▶ **EXTRAIT PROPOSÉ**:
# # # #
Après sa dernière sortie médiatique sur la situation de guerre dans l’Est du Congo qui lui a valu un carton jaune de la part du Conseil supérieur de l’Audiovisuel (CSAC) Koffi Olomide n’a pas raté l’occasion dernièrement de fustiger les pasteurs communément appelés « Pasteurs patrons » qui profitent de la naïveté de leurs fidèles pour les rançonner. Pendant que les « gourous » de ces églises roulent carrosse et mangent à leur faim, les fidèles mangent maigrement parfois une seule fois par jour et vivent dans une extrême pauvreté.
« Il est temps de revoir le contenu de l’enseignement biblique au lieu de se focaliser sur la prospérité et la richesse facile. L’église ne doit pas seulement se focaliser dans la prière et des veillées sans cesse mais aussi promouvoir la culture du travail qui conduit au développement » a dit cette superstar de la musique congolaise. Qui pense que l’église peut aider à restructurer l’homme sur le plan moral et à le replacer sur la voie du progrès tout en encourageant les peuples à travailler et à ne plus attendre que Dieu fasse des miracles.
POURQUOI PAS UN LABEL « BOKOSAMAKI » ?
# # # #
▶ **PROBLÈMES À RÉSOUDRE**:
[1] Mettez à jour le passage de l’article sur Koffi Olomide allant de « Après sa dernière » à « une extrême pauvreté. », en remplaçant « fidèles » par « croyants ».
[2] Rédigez la suite de l’article sur Koffi Olomide et les « pasteurs patrons » après sa dernière ligne.
Ce matériel est tiré d’une autre source.

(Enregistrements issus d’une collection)
# # # #
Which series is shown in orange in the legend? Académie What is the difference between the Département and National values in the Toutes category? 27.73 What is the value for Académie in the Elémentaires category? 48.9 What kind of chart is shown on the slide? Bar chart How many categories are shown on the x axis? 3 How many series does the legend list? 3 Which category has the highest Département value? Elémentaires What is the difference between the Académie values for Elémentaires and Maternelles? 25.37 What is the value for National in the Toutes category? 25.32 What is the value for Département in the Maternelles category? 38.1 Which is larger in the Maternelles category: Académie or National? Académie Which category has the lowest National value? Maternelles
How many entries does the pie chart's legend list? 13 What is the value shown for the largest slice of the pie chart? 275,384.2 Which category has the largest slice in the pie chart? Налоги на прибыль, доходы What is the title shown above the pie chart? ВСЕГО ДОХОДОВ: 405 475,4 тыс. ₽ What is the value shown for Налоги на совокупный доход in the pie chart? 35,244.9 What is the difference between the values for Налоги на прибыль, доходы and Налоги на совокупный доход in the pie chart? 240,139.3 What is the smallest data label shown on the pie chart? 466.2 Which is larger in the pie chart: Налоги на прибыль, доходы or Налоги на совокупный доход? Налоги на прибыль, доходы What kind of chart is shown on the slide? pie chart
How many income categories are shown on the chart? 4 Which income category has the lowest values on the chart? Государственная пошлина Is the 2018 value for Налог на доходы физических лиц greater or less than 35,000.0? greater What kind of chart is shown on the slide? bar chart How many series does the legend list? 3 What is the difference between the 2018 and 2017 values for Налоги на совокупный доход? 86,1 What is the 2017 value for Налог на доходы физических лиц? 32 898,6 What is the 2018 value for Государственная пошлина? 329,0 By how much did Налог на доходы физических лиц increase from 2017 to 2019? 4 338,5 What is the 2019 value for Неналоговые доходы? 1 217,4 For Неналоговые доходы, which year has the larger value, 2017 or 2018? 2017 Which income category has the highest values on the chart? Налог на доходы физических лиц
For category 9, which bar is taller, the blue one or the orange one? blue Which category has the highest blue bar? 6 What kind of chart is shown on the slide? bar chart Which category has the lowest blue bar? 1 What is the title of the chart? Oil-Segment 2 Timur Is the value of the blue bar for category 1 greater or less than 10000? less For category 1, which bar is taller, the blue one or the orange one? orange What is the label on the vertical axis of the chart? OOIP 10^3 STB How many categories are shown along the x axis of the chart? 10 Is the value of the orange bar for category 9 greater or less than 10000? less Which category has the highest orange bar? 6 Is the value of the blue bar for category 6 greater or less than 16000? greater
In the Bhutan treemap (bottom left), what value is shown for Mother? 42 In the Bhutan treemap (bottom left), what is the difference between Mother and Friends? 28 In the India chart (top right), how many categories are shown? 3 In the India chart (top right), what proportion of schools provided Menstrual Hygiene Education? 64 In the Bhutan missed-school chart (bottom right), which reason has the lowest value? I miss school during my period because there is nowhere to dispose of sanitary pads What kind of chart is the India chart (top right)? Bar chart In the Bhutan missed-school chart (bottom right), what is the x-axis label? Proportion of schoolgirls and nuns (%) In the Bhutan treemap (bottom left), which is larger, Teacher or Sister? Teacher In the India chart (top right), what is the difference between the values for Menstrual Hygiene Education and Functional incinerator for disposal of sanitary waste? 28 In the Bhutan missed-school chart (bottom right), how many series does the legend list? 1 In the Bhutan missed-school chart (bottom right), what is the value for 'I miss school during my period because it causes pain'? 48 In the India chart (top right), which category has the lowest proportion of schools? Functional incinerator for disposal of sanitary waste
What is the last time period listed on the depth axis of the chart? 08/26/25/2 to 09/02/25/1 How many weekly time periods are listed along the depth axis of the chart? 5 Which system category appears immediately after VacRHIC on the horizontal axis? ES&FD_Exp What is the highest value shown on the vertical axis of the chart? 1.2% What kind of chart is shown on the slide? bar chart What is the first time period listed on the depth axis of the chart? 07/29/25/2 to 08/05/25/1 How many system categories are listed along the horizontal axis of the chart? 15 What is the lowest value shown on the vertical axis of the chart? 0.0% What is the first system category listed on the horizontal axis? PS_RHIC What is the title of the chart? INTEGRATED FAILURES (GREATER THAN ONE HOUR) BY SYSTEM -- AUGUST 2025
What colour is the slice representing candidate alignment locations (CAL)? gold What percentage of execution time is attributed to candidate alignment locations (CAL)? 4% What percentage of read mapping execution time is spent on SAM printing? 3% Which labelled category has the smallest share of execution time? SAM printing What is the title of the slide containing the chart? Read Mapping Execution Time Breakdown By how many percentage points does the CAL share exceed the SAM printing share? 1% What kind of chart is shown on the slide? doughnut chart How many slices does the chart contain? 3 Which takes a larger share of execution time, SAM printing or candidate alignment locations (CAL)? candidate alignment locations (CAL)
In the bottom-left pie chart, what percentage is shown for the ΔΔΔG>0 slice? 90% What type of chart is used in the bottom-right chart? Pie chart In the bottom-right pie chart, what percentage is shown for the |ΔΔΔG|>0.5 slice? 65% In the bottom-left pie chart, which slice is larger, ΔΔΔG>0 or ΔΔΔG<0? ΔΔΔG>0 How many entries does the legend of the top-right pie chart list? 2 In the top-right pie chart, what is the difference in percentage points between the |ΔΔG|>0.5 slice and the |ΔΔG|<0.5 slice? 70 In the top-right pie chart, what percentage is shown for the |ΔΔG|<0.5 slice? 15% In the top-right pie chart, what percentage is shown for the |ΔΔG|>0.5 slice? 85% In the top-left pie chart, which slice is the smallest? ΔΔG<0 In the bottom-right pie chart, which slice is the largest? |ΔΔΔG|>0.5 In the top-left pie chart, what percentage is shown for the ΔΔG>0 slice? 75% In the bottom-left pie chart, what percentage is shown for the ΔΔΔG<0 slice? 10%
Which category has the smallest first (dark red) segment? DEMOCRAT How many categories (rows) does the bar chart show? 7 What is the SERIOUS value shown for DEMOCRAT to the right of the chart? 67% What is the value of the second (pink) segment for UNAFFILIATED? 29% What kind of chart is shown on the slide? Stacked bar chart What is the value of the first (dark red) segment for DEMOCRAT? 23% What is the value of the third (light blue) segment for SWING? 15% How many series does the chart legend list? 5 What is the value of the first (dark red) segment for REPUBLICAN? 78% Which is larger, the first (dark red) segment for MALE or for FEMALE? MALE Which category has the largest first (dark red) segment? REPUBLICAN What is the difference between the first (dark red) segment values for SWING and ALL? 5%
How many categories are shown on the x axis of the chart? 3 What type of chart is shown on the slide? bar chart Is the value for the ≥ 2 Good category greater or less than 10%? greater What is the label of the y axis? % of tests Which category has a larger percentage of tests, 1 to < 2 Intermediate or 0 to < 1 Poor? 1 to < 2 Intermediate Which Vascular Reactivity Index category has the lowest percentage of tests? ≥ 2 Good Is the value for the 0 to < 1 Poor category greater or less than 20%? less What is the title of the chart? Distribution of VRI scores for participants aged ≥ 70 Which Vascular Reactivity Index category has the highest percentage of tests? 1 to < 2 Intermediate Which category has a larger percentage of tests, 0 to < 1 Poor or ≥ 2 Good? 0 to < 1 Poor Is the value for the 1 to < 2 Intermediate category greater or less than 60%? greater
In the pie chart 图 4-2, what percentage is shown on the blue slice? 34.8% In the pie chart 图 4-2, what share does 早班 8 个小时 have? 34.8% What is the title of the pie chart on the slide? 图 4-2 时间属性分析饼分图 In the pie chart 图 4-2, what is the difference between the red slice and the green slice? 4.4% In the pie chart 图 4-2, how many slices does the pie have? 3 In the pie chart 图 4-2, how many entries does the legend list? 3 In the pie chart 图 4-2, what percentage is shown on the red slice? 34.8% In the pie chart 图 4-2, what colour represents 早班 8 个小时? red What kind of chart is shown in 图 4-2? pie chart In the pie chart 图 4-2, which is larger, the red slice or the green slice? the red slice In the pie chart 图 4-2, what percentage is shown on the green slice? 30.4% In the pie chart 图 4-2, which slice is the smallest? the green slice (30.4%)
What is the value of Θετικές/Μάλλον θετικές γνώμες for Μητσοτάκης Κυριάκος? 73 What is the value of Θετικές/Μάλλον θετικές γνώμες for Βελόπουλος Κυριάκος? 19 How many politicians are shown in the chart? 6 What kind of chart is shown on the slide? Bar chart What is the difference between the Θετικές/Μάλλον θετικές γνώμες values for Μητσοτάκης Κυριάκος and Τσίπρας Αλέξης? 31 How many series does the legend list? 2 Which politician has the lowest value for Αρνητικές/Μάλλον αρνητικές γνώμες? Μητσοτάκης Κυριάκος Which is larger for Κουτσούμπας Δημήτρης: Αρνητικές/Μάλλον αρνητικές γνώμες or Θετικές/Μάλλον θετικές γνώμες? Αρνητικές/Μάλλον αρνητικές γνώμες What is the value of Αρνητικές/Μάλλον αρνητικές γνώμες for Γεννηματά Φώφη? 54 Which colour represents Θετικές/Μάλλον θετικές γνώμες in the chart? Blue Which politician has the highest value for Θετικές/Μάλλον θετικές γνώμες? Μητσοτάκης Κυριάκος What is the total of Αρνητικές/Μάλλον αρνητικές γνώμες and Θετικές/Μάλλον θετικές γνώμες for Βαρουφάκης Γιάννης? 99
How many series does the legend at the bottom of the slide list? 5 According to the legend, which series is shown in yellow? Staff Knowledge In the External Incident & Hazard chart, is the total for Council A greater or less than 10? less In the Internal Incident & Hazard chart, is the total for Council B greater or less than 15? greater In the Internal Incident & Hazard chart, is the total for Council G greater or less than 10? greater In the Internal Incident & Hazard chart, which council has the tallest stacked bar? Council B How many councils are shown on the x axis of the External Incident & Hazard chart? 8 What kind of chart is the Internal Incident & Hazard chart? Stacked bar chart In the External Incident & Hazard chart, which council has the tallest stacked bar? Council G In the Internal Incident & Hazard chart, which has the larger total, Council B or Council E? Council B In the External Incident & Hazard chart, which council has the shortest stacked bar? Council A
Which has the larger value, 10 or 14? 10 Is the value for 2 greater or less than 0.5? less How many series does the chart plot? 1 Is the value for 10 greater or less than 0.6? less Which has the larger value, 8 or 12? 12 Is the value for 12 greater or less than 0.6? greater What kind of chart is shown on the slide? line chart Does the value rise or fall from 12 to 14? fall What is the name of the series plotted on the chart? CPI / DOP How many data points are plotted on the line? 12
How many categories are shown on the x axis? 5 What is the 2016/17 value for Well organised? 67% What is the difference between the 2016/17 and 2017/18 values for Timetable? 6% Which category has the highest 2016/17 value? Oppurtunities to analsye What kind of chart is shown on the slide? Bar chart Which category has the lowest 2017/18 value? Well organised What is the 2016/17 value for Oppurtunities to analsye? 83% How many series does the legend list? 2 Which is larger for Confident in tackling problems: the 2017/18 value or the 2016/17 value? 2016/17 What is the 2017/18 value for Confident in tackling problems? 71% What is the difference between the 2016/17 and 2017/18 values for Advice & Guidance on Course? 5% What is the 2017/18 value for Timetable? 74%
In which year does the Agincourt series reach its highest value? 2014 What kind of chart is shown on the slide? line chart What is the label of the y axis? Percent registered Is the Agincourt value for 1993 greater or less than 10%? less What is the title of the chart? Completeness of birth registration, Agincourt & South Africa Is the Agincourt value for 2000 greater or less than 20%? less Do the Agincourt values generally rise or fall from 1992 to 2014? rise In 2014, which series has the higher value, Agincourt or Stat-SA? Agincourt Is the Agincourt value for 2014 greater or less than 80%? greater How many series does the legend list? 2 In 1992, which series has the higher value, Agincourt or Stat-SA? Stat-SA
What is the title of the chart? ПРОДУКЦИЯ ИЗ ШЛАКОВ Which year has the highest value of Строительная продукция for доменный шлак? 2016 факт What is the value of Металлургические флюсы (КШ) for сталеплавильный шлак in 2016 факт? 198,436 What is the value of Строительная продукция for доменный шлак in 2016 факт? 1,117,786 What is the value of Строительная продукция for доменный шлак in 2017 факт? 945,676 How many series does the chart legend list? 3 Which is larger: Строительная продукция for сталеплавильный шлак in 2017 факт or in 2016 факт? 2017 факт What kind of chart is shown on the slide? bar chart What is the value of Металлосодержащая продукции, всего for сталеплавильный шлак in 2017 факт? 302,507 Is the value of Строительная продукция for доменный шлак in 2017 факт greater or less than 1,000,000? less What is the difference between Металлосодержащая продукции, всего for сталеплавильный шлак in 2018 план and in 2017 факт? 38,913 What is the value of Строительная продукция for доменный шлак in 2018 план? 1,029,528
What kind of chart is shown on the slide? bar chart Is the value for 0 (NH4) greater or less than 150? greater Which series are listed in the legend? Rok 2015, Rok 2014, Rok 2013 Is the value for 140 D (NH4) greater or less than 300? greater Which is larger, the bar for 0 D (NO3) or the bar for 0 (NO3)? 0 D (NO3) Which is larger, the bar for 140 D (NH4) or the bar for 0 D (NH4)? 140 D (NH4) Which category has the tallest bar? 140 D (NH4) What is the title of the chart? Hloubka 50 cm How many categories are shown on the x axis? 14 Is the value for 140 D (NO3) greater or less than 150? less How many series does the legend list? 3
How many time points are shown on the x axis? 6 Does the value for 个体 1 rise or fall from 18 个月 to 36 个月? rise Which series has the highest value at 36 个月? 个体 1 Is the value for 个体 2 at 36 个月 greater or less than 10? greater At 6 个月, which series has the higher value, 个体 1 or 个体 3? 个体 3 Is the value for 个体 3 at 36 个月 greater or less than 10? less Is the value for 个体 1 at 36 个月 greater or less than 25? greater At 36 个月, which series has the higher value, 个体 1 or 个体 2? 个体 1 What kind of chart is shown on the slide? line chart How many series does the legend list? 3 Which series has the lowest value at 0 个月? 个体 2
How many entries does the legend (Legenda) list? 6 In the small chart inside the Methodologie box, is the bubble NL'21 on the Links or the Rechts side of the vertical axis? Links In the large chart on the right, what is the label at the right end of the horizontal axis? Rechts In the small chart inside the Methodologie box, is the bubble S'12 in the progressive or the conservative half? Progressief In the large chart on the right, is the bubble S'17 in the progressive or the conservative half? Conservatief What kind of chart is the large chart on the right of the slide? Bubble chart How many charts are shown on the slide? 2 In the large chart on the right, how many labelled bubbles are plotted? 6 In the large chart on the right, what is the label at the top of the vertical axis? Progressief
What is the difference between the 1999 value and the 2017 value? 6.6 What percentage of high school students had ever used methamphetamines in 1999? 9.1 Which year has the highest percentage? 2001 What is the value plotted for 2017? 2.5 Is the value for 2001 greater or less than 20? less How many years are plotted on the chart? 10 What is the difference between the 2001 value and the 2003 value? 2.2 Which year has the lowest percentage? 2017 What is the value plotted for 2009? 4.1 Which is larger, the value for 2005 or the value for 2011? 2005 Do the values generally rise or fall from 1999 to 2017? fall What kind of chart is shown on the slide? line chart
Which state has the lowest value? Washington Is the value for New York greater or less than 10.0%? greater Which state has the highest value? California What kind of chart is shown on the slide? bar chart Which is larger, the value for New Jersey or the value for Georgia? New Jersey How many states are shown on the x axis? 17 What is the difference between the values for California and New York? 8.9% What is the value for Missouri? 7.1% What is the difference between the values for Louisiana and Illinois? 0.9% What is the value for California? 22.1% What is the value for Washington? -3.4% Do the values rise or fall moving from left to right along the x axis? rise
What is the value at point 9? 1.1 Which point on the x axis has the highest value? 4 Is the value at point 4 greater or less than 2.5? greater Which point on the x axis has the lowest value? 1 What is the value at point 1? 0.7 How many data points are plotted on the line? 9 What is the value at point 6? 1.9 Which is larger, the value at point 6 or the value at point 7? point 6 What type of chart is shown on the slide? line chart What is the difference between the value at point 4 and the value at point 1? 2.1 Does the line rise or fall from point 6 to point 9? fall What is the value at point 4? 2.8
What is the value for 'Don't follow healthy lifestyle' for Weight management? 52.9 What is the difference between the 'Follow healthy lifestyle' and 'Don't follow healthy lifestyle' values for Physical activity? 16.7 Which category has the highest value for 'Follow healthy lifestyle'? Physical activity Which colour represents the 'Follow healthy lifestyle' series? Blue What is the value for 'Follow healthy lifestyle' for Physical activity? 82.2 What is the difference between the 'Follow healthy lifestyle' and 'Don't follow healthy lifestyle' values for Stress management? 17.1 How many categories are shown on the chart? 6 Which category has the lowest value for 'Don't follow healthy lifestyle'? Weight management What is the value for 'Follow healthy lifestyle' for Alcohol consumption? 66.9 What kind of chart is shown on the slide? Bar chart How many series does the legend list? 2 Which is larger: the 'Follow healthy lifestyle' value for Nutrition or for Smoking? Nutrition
# # # #
▶ **RÉPONSES SUCCESSIVES**:
[1]
Après sa dernière sortie médiatique sur la situation de guerre dans l’Est du Congo qui lui a valu un carton jaune de la part du Conseil supérieur de l’Audiovisuel (CSAC) Koffi Olomide n’a pas raté l’occasion dernièrement de fustiger les pasteurs communément appelés « Pasteurs patrons » qui profitent de la naïveté de leurs croyants pour les rançonner. Pendant que les « gourous » de ces églises roulent carrosse et mangent à leur faim, les croyants mangent maigrement parfois une seule fois par jour et vivent dans une extrême pauvreté.

[2]
D’un ton ironique, celui qu’on surnomme le Quadrakoraman soutient que s’il lui était donné de créer une église, il a déjà une idée sur le nom à donner à savoir « Bokosamaki » (On vous a trompé). L’église d’aujourd’hui ne doit pas oublier l’essentiel à savoir la pratique de la charité, l’intégrité morale et l’honnêteté ; bref la mise en pratique des dix commandements de Dieu au lieu de faire vivre aux fidèles des scandales sexuels de toutes sortes. En définitive, l’Église doit apporter l’Évangile intégrale du Christ à ceux qui sont dans les ténèbres et non favoriser le bien-être de leurs gourous et leaders qui ne pensent qu’à leurs intérêts matériels.
L’église d’aujourd’hui doit revoir le fond de ses enseignements pour aider les populations à une auto prise en charge.; La mission sociale est donc la responsabilité de l’église à apporter un soulagement qui touche les différents aspects humanitaires. En d’autres termes, une mission qui consiste à apporter un message entier pour le salut entier de l’individu. Cependant, les Évangiles montrent que pour Jésus, proclamer la Bonne Nouvelle, c’est s’occuper des besoins réels des individus.
La première qualité ou le premier trait du leadership transformationnel c’est la compassion. Les vrais leaders ne sont pas motivés par les privilèges et les droits ; ils sont motivés par la peine qu’ils ressentent de voir le malheur de l’humanité.